Se colocó las gafas de sol, temiendo que la fría luz de los vagones del Metro la despertara de su ensueño.
Se sentó en los asientos reservados para “personas especiales”, como si fuera consciente de que lo era. Me senté frente a ella y la observé.
Olvidó los poemas que recitaba en los andenes y entabló un duelo entre recuerdos y opiniones.
“Ah, la Magnani… qué buena actriz…y qué fuerza… Esa sí que era una mujer de armas tomar y no la menganita… (Aquí nombró a la esposa de un político local)”
Cabeceaba y reía pícara imaginando vete a saber qué.
Los niños la escuchaban fascinados. Algunas almas simples la observaban con rechazo, y se alejaban de aquella mujer extraña que hablaba sola.

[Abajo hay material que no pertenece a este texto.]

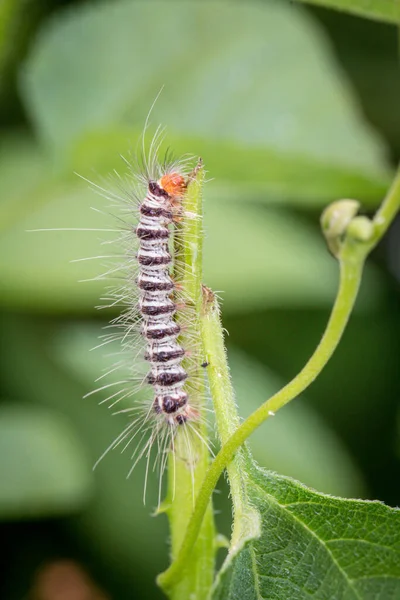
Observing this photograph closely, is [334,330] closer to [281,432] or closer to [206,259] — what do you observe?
[281,432]

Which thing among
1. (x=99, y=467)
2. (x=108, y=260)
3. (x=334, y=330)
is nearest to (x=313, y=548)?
(x=334, y=330)

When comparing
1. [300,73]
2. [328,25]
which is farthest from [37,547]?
[328,25]

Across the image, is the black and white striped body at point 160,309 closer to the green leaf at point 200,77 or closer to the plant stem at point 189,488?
the plant stem at point 189,488

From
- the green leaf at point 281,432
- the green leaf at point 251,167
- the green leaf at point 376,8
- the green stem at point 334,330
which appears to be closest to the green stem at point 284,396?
the green stem at point 334,330

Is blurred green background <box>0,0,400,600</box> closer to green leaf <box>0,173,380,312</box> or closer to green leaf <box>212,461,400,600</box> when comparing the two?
green leaf <box>0,173,380,312</box>

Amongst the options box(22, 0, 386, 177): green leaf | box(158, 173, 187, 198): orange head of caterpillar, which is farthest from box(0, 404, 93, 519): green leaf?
box(158, 173, 187, 198): orange head of caterpillar

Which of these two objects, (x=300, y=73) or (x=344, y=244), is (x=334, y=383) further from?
(x=344, y=244)
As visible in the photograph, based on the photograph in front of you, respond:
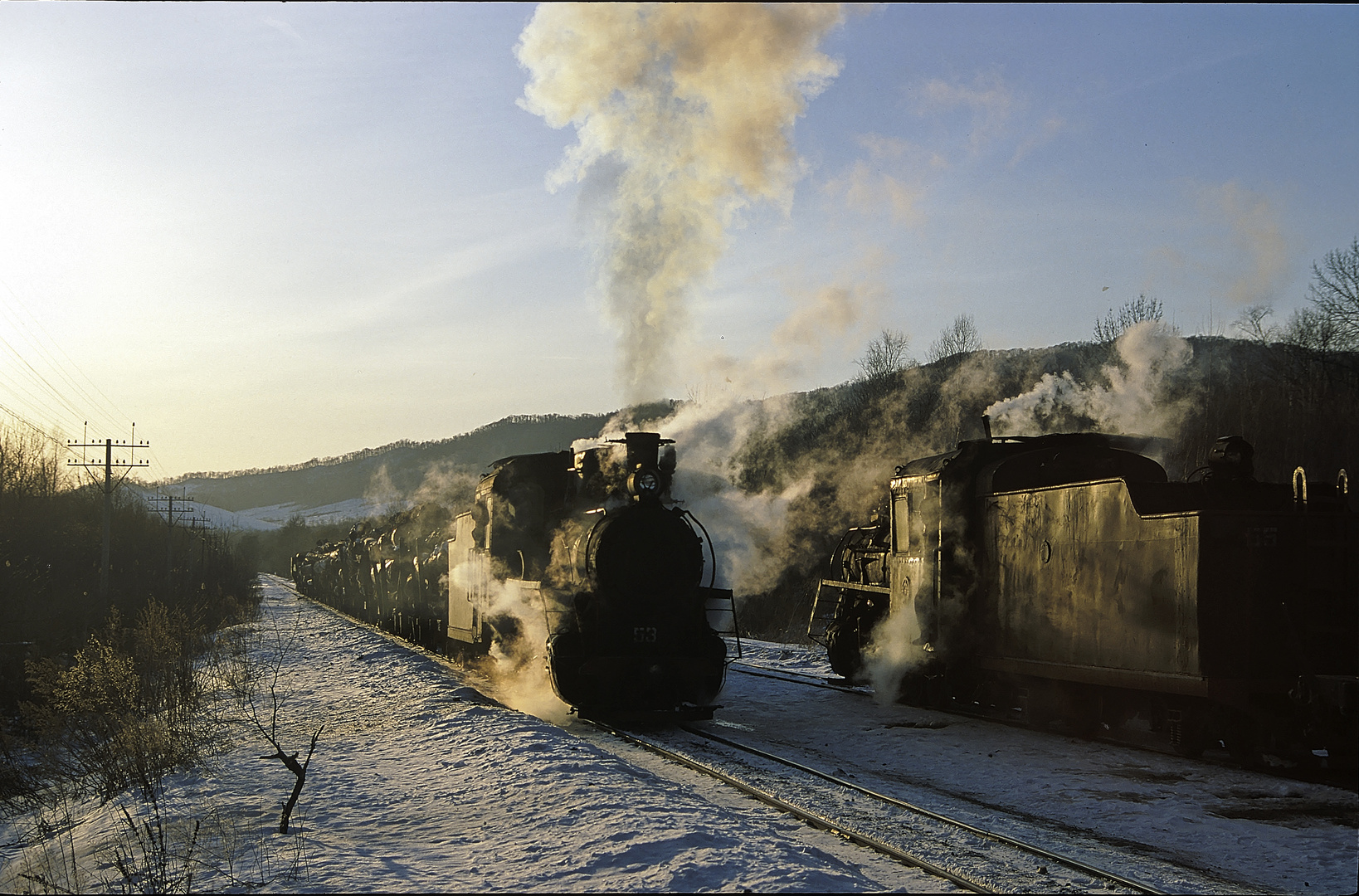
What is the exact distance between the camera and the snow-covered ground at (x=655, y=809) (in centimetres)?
691

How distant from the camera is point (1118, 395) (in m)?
19.1

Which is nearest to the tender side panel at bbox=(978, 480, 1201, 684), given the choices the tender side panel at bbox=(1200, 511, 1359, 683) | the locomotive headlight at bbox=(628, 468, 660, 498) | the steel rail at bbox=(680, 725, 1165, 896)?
the tender side panel at bbox=(1200, 511, 1359, 683)

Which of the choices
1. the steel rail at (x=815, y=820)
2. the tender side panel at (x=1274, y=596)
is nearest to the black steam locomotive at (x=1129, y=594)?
the tender side panel at (x=1274, y=596)

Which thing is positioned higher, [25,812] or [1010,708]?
[1010,708]

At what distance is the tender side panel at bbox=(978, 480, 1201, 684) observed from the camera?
10797mm

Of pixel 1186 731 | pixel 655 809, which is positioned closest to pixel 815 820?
pixel 655 809

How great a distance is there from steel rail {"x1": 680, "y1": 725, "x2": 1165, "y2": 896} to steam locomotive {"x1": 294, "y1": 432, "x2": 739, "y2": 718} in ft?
4.88

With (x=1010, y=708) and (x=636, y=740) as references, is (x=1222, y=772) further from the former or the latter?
(x=636, y=740)

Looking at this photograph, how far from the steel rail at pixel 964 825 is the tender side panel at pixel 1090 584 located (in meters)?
3.66

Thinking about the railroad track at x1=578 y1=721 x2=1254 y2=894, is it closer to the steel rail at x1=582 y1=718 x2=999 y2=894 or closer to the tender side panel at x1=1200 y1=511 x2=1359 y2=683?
the steel rail at x1=582 y1=718 x2=999 y2=894

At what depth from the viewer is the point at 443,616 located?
1035 inches

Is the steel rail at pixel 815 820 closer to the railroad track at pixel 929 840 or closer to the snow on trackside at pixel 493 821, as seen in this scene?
the railroad track at pixel 929 840

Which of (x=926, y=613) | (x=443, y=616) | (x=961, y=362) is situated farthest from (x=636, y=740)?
(x=961, y=362)

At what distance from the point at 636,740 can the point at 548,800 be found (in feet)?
12.8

En un momento nos miró con sorpresa, como si acabara de descubrirnos, y entonces dijo con un deje de ironía:
“Que importa si me llaman loca… Que me encierren en un manicomio… si quieren… Lo prefiero, antes que un hombre no me saque a bailar”
Se meció con nostalgia del algún bailarín amado.
Descolgué la cámara de fotos del cuello. La coloqué sobre mis rodillas para compensar la falta de luz y el movimiento del vagón. Dos únicos disparos.
No quería olvidar a aquella Magnani rubia, que vagaba por los andenes del Metro embrujando a su soledad con versos y soñando con un hombre que la sacara a bailar de nuevo.